--- Listed records Enclosed Below ---

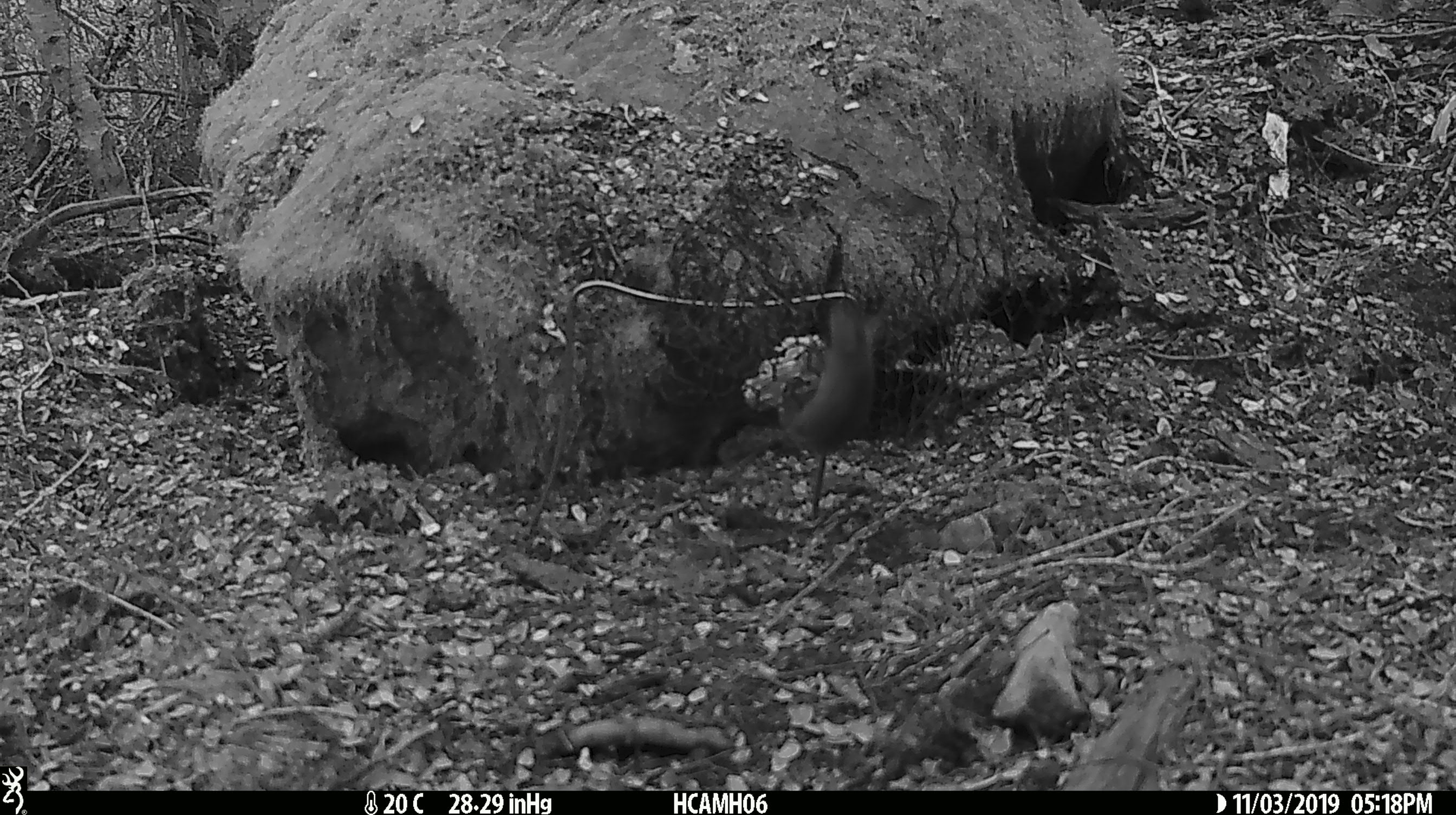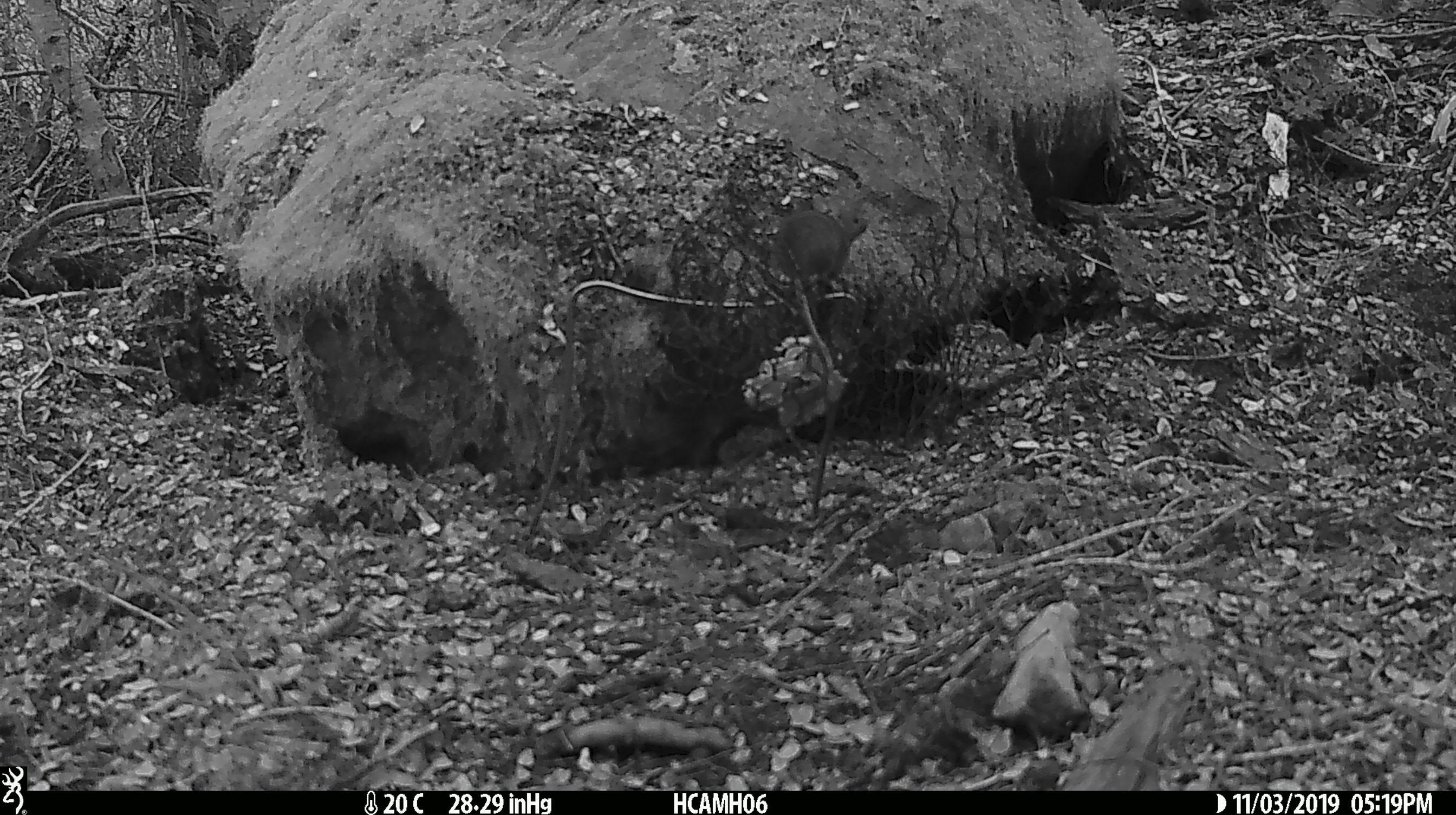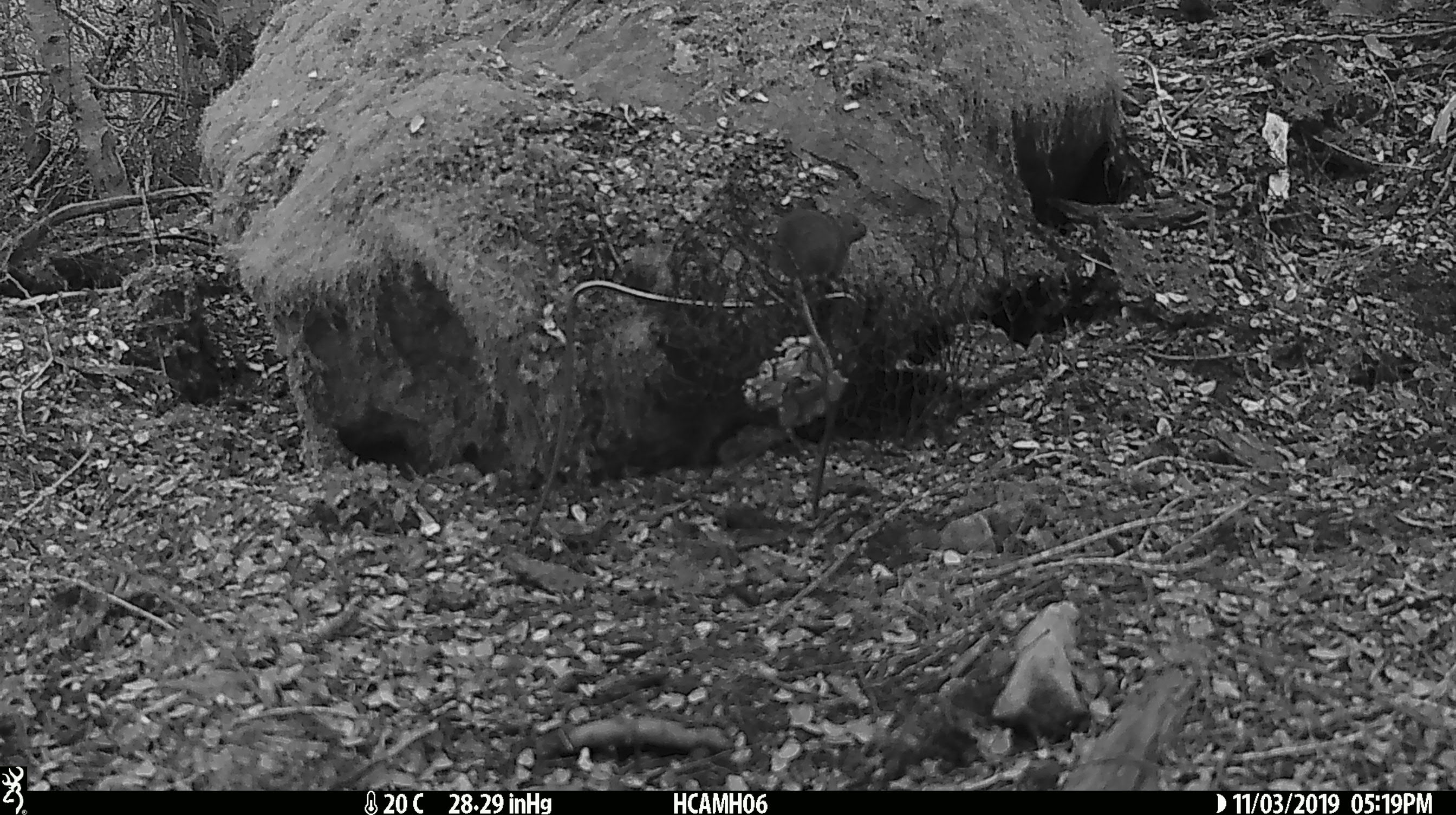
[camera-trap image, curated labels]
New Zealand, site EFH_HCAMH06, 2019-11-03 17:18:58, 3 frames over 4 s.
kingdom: Animalia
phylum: Chordata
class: Mammalia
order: Rodentia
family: Muridae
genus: Mus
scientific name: Mus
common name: mouse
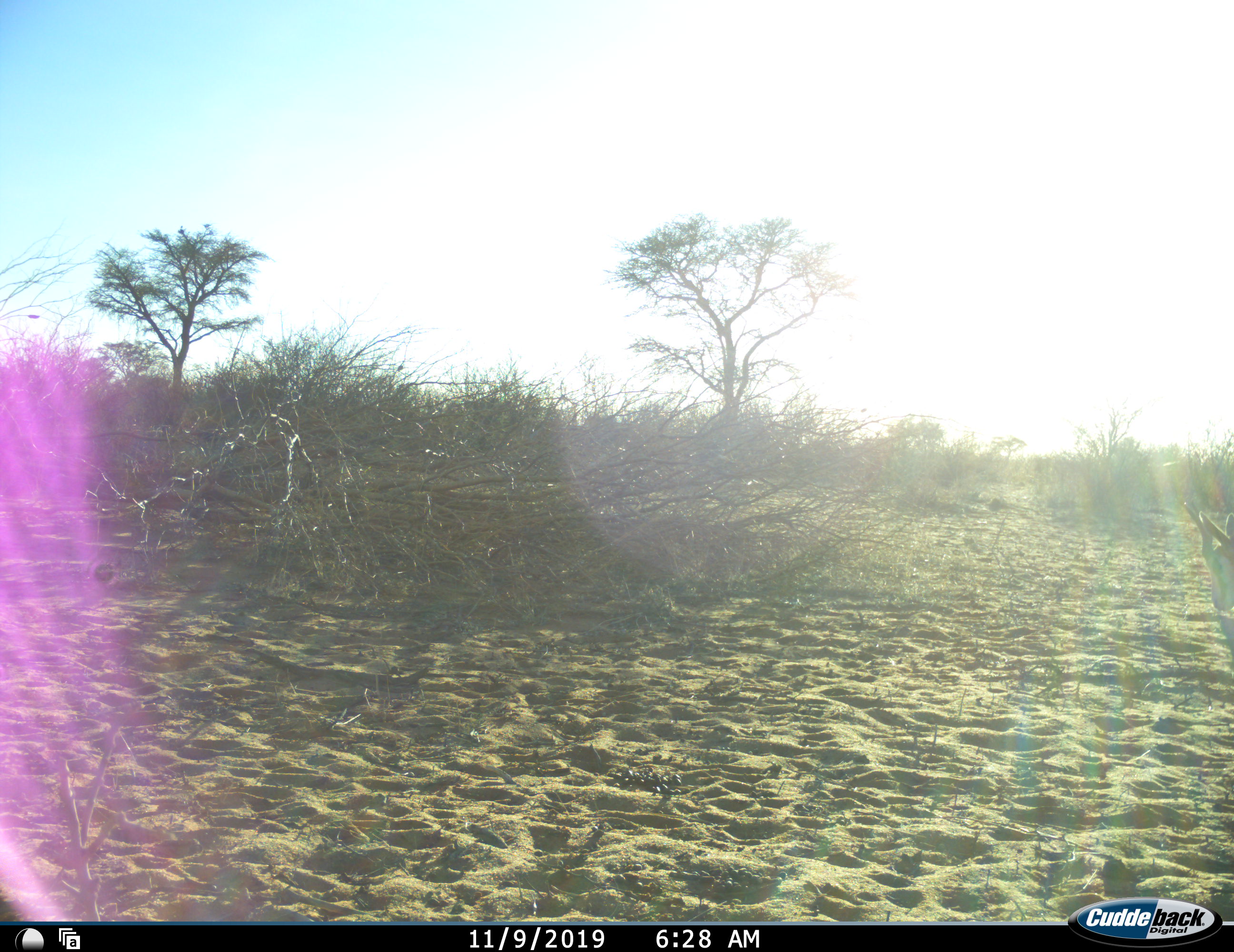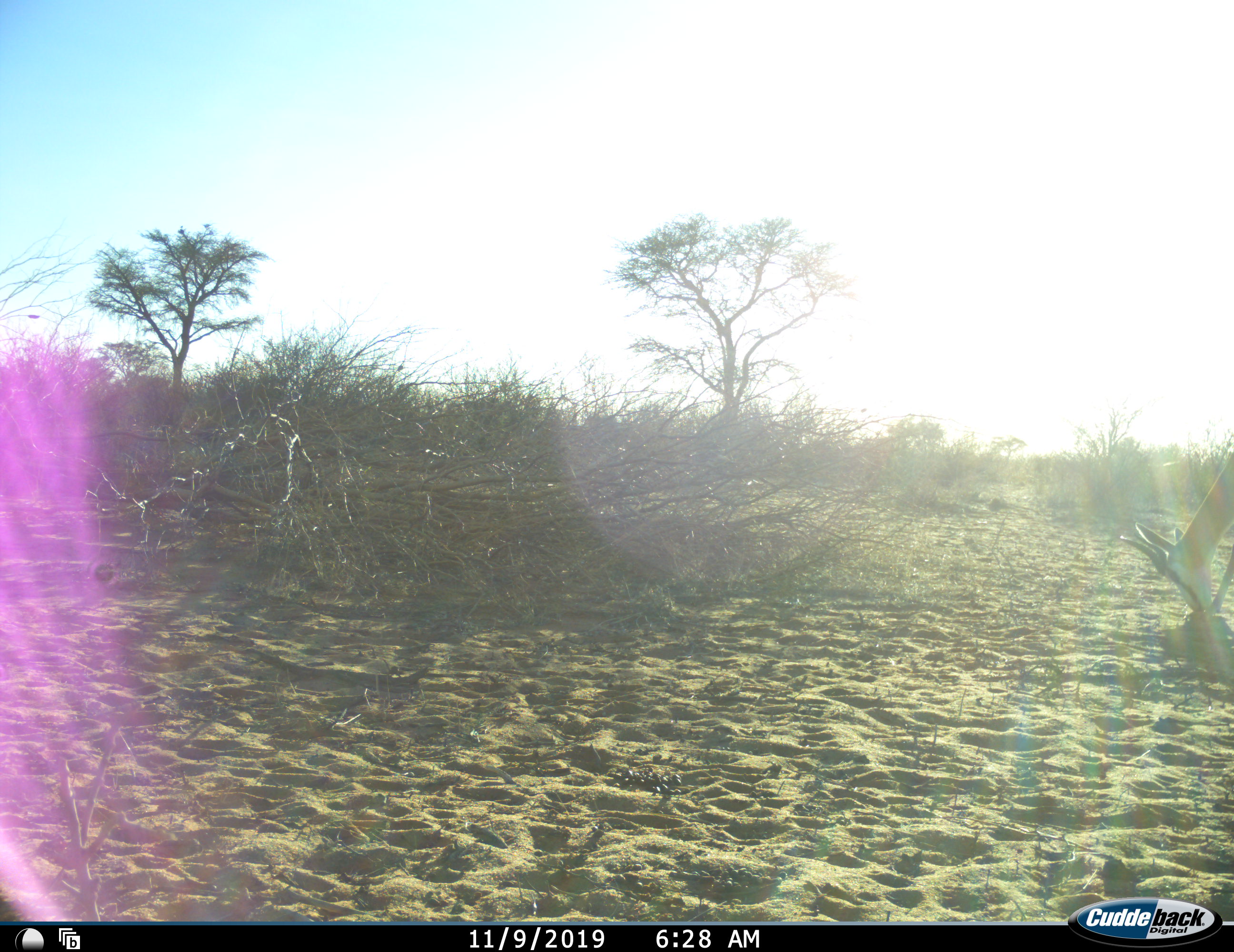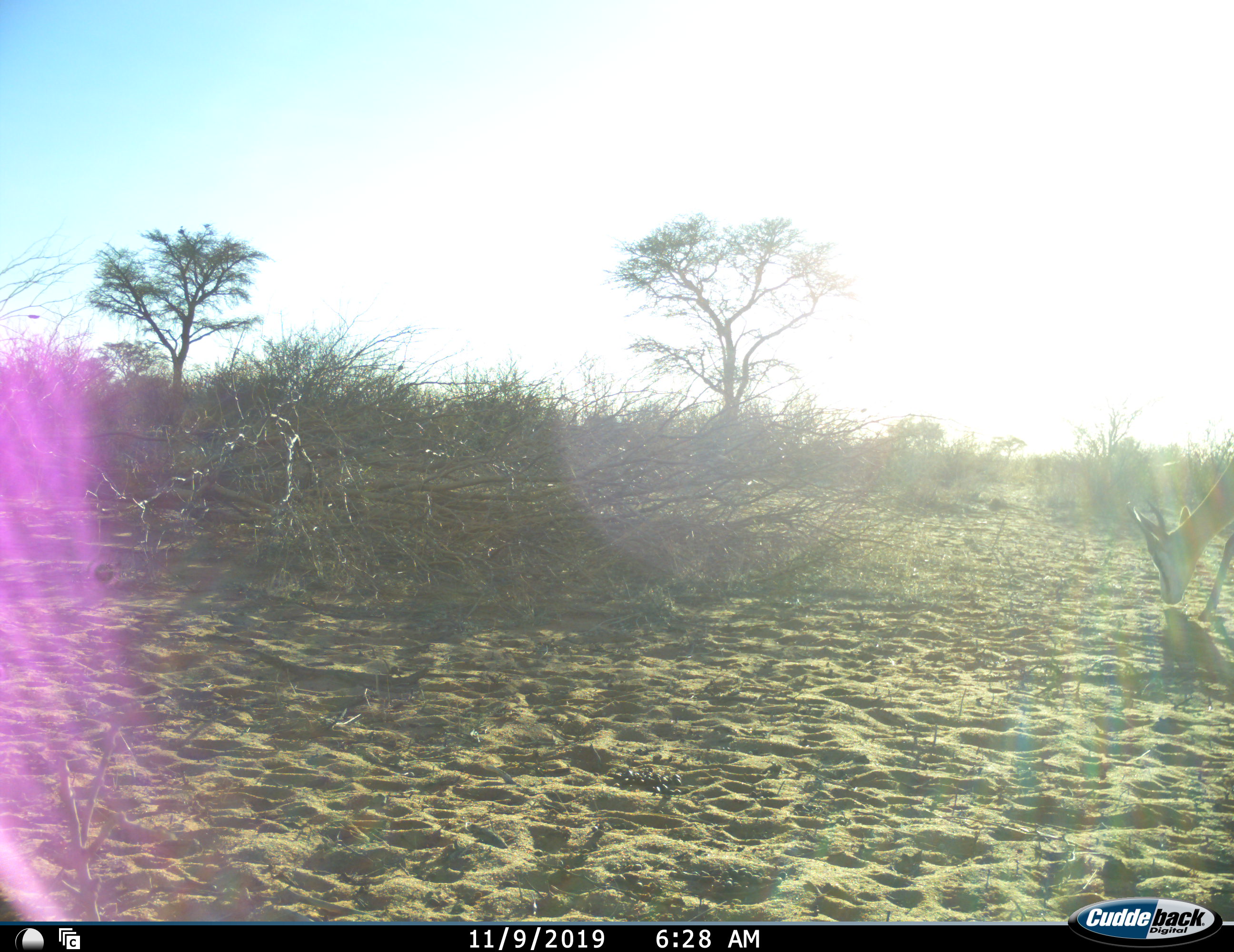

--- End of Enclosed Listed records ---

- _Work instructions_: Would you restate the records above word for word and exclude the pictures?

- _Solution_:
[camera-trap image, curated labels]
New Zealand, site EFH_HCAMH06, 2019-11-03 17:18:58, 3 frames over 4 s.
kingdom: Animalia
phylum: Chordata
class: Mammalia
order: Rodentia
family: Muridae
genus: Mus
scientific name: Mus
common name: mouse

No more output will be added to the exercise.